A brief pause ensued, broken at length by the sick man's voice. "Then, what can be done?"
"Suffer and work!"
"Suffer--work!" echoed the sick man bitterly. "Ah, it's easy to say that, when you are not suffering, when the work is rewarded. If your God demands such great sacrifices from man, man who can scarcely count upon the present and doubts the future, if you had seen what I have, the miserable, the wretched, suffering unspeakable tortures for crimes they have not committed, murdered to cover up the faults and incapacity of others, poor fathers of families torn from their homes to work to no purpose upon highways that are destroyed each day and seem only to serve for sinking families into want. Ah, to suffer, to work, is the will of God! Convince them that their murder is their salvation, that their work is the prosperity of the home! To suffer, to work! What God is that?"
"A very just God, Señor Simoun," replied the priest. "A God who chastises our lack of faith, our vices, the little esteem in which we hold dignity and the civic virtues. We tolerate vice, we make ourselves its accomplices, at times we applaud it, and it is just, very just that we suffer the consequences, that our children suffer them. It is the God of liberty, Señor Simoun, who obliges us to love it, by making the yoke heavy for us--a God of mercy, of equity, who while He chastises us, betters us and only grants prosperity to him who has merited it through his efforts. The school of suffering tempers, the arena of combat strengthens the soul.

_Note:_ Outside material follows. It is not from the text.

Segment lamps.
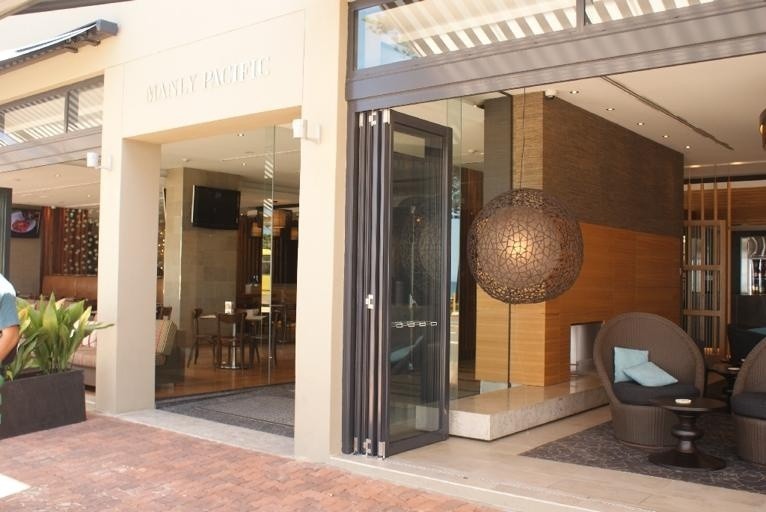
[465,87,586,306]
[85,150,113,174]
[292,119,322,146]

"I do not mean to say that our liberty will be secured at the sword's point, for the sword plays but little part in modern affairs, but that we must secure it by making ourselves worthy of it, by exalting the intelligence and the dignity of the individual, by loving justice, right, and greatness, even to the extent of dying for them,--and when a people reaches that height God will provide a weapon, the idols will be shattered, the tyranny will crumble like a house of cards and liberty will shine out like the first dawn.
"Our ills we owe to ourselves alone, so let us blame no one. If Spain should see that we were less complaisant with tyranny and more disposed to struggle and suffer for our rights, Spain would be the first to grant us liberty, because when the fruit of the womb reaches maturity woe unto the mother who would stifle it! So, while the Filipino people has not sufficient energy to proclaim, with head erect and bosom bared, its rights to social life, and to guarantee it with its sacrifices, with its own blood; while we see our countrymen in private life ashamed within themselves, hear the voice of conscience roar in rebellion and protest, yet in public life keep silence or even echo the words of him who abuses them in order to mock the abused; while we see them wrap themselves up in their egotism and with a forced smile praise the most iniquitous actions, begging with their eyes a portion of the booty--why grant them liberty? With Spain or without Spain they would always be the same, and perhaps worse! Why independence, if the slaves of today will be the tyrants of tomorrow? And that they will be such is not to be doubted, for he who submits to tyranny loves it.
"Señor Simoun, when our people is unprepared, when it enters the fight through fraud and force, without a clear understanding of what it is doing, the wisest attempts will fail, and better that they do fail, since why commit the wife to the husband if he does not sufficiently love her, if he is not ready to die for her?"